**Task goal**:
Exactly repeat the line that contains "At what distance has", then every line after it up to and including the final line.

**The data**:
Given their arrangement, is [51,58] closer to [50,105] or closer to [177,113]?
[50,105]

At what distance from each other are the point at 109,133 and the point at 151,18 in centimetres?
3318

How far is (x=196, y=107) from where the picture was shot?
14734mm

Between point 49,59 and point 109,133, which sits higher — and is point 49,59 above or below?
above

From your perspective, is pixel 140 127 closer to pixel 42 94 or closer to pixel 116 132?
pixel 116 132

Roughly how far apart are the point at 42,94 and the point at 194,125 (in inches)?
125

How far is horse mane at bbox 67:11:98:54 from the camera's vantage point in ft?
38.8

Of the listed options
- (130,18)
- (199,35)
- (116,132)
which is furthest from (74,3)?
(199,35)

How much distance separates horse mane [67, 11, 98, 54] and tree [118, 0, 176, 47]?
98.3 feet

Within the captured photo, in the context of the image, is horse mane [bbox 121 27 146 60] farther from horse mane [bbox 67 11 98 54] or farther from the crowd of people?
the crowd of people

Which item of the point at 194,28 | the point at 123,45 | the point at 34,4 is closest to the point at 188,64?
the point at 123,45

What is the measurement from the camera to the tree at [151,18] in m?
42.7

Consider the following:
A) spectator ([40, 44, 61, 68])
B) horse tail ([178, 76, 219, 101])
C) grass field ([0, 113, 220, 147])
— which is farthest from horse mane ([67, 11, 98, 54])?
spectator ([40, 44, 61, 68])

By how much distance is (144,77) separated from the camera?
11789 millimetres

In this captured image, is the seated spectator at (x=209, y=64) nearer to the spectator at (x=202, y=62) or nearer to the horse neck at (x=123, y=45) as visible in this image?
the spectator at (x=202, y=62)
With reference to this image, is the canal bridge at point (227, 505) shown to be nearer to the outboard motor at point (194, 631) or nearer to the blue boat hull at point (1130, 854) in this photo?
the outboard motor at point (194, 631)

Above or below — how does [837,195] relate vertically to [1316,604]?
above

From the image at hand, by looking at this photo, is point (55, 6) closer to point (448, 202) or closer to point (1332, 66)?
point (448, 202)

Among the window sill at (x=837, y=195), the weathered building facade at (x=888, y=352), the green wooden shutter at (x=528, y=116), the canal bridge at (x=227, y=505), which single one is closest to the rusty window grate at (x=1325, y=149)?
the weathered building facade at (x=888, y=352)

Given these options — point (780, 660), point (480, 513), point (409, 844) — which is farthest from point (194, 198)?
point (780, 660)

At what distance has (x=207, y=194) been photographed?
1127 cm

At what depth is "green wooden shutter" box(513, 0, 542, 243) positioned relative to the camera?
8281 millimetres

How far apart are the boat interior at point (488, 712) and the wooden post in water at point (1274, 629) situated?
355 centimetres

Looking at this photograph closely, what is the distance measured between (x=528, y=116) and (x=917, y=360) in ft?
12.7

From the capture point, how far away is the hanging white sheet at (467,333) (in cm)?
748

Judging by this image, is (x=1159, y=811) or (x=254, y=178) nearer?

**Written answer**:
At what distance has (x=207, y=194) been photographed?
1127 cm

At what depth is "green wooden shutter" box(513, 0, 542, 243) positioned relative to the camera?
8281 millimetres

How far apart are the boat interior at point (488, 712) and the wooden post in water at point (1274, 629) situated?
355 centimetres

Looking at this photograph closely, what is the distance measured between (x=528, y=116) and (x=917, y=360) in ft?
12.7

From the capture point, how far away is the hanging white sheet at (467,333) (in cm)?
748

Judging by this image, is (x=1159, y=811) or (x=254, y=178) nearer?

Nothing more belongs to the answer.